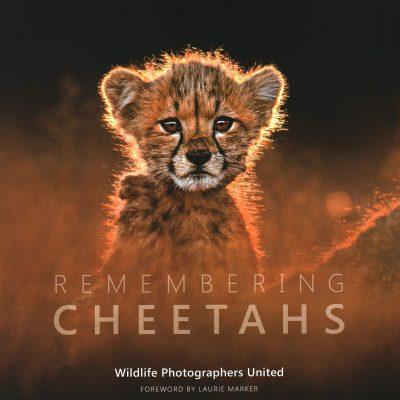 Save The Cheetah. Remembering Cheetahs Giveaway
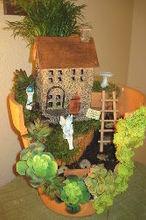 my first fairy garden, container gardening, gardening, home decor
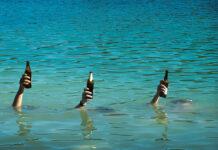 Underwater beer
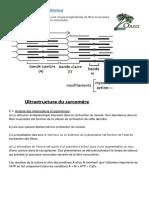 Corrigé Bac S2 1999.pdf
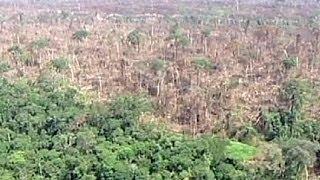 Più 30% in un anno la deforestazione dell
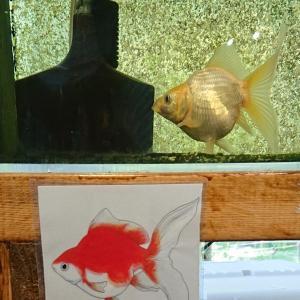 金魚 玉サバ@カワセミ水族館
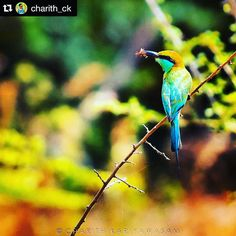 Breath taking shot by @charith_ck with reposted by @stockphotolk  Share your photographs with #stockphotolk Sign up on www.stockphoto.lk for free and convert your creativity into revenue! .  Blue-tailed Bee Eater Wilpattu National Park Sri Lanka  #srilanka #travel #travelgram #exploresrilanka #primeshots #jaw_dropping_shots #photooftheday #igersoftheday #instalike #instafollow #l4l #bestoftheday #tagsforlikes #wilderness #wildlife #wildlifephotography #nature #birdwatching #birdsofinstagram…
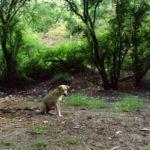 Animal_1288095753_07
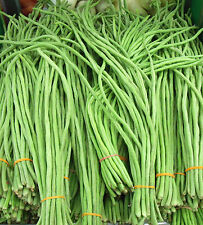 30 GREEN YARD LONG BEAN SEEDS 2019 (all non-gmo heirloom vegetable seeds!)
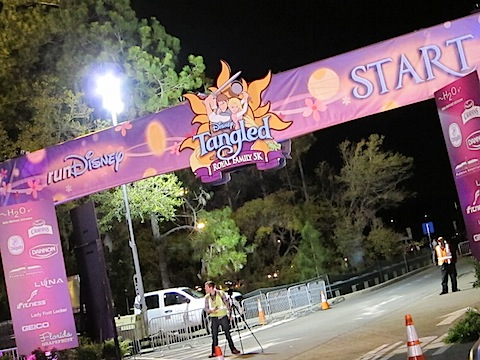 IMG 1058 Disney Tangled Royal Family 5K
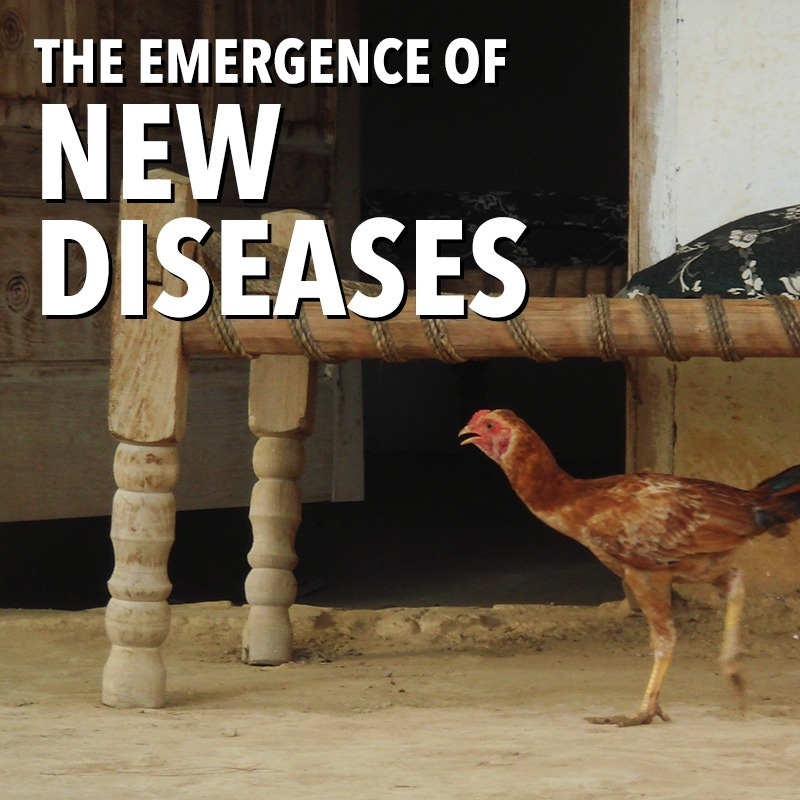 EP02 - The Emergence of New Diseases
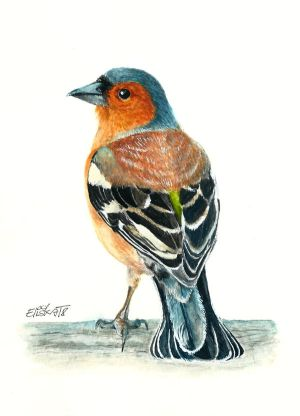 Chaffinch by Pampefox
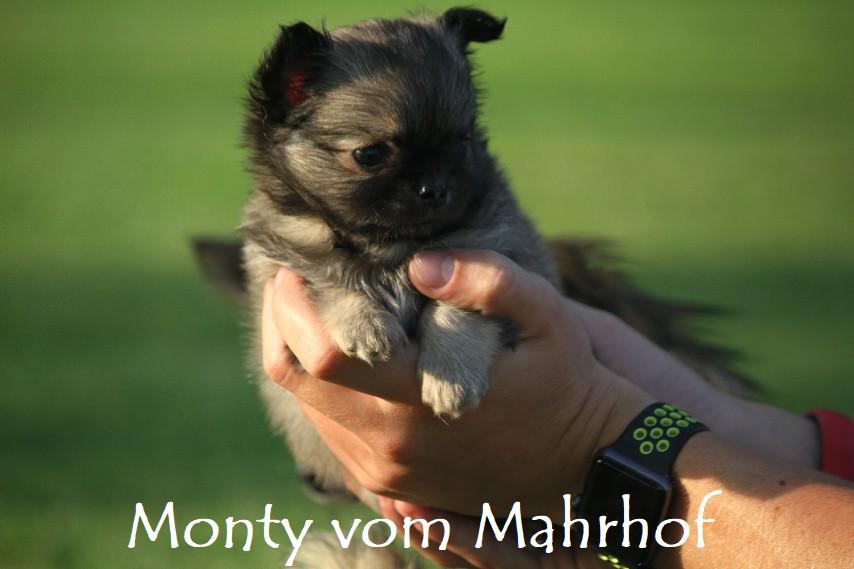 monty_4453__13_.jpg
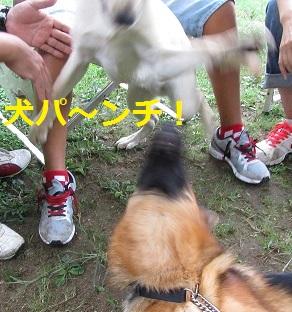 犬パンチ炸裂☆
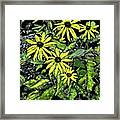 Brown-eyed Susans II Framed Print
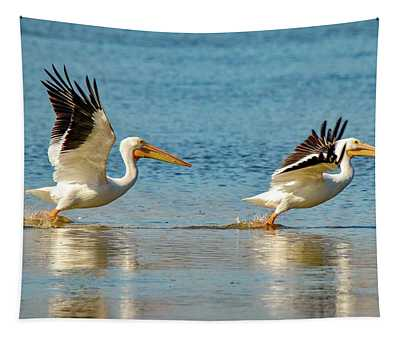 Two Pelicans Taking Off Tapestry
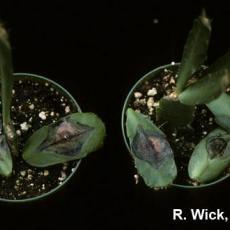 Schlumbergera - Drechslera Leaf Spot and Stem Rot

_ _ _

** The task **
Your task is to set down the records shown above exactly, minus any pictures.

** Reply **
 Save The Cheetah. Remembering Cheetahs Giveaway
 my first fairy garden, container gardening, gardening, home decor
 Underwater beer
 Corrigé Bac S2 1999.pdf
 Più 30% in un anno la deforestazione dell
 金魚 玉サバ@カワセミ水族館
 Breath taking shot by @charith_ck with reposted by @stockphotolk  Share your photographs with #stockphotolk Sign up on www.stockphoto.lk for free and convert your creativity into revenue! .  Blue-tailed Bee Eater Wilpattu National Park Sri Lanka  #srilanka #travel #travelgram #exploresrilanka #primeshots #jaw_dropping_shots #photooftheday #igersoftheday #instalike #instafollow #l4l #bestoftheday #tagsforlikes #wilderness #wildlife #wildlifephotography #nature #birdwatching #birdsofinstagram…
 Animal_1288095753_07
 30 GREEN YARD LONG BEAN SEEDS 2019 (all non-gmo heirloom vegetable seeds!)
 IMG 1058 Disney Tangled Royal Family 5K
 EP02 - The Emergence of New Diseases
 Chaffinch by Pampefox
 monty_4453__13_.jpg
 犬パンチ炸裂☆
 Brown-eyed Susans II Framed Print
 Two Pelicans Taking Off Tapestry
 Schlumbergera - Drechslera Leaf Spot and Stem Rot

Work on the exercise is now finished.